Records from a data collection
* START *
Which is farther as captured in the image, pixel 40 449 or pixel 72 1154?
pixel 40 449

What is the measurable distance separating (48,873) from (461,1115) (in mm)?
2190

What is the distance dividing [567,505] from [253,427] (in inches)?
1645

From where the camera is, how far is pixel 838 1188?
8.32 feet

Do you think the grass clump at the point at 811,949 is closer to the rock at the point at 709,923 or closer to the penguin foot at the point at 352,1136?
* END *
* START *
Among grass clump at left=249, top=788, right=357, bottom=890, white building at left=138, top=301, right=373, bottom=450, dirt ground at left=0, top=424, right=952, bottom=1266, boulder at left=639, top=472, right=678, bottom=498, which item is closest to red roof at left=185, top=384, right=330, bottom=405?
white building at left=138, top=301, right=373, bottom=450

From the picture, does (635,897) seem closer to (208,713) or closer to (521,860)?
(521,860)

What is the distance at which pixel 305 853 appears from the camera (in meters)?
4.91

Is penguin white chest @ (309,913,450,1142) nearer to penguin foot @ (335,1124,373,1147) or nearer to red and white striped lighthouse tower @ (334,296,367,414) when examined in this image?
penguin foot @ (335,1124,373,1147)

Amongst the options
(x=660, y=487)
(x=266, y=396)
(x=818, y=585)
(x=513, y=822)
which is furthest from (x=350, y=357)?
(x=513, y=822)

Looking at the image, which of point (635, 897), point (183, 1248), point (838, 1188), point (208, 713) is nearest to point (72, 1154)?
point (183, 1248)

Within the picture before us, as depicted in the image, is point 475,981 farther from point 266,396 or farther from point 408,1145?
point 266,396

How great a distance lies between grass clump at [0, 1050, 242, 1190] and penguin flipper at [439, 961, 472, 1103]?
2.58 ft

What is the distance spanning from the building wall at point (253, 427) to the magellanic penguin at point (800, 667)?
* END *
* START *
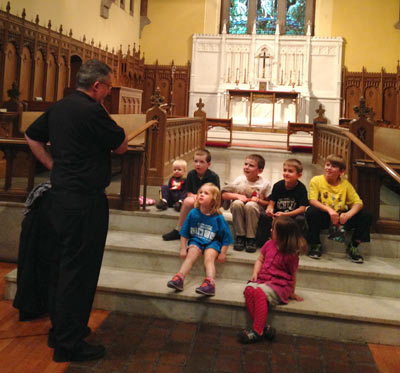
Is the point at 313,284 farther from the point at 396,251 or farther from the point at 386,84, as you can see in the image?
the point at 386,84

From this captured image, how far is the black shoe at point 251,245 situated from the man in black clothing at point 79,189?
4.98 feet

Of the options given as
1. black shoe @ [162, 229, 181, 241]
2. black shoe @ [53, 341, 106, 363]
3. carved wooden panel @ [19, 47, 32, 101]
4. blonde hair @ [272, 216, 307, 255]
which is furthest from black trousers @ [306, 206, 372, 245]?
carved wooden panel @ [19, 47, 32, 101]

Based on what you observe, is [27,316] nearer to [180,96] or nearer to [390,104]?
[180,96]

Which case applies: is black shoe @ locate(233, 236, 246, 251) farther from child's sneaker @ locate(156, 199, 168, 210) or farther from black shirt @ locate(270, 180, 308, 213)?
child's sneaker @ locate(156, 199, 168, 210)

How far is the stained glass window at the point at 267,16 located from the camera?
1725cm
* END *
**To be done:** Count how many lines of the listing above contain the string "black". Reply with the number alone.

**Written solution:** 5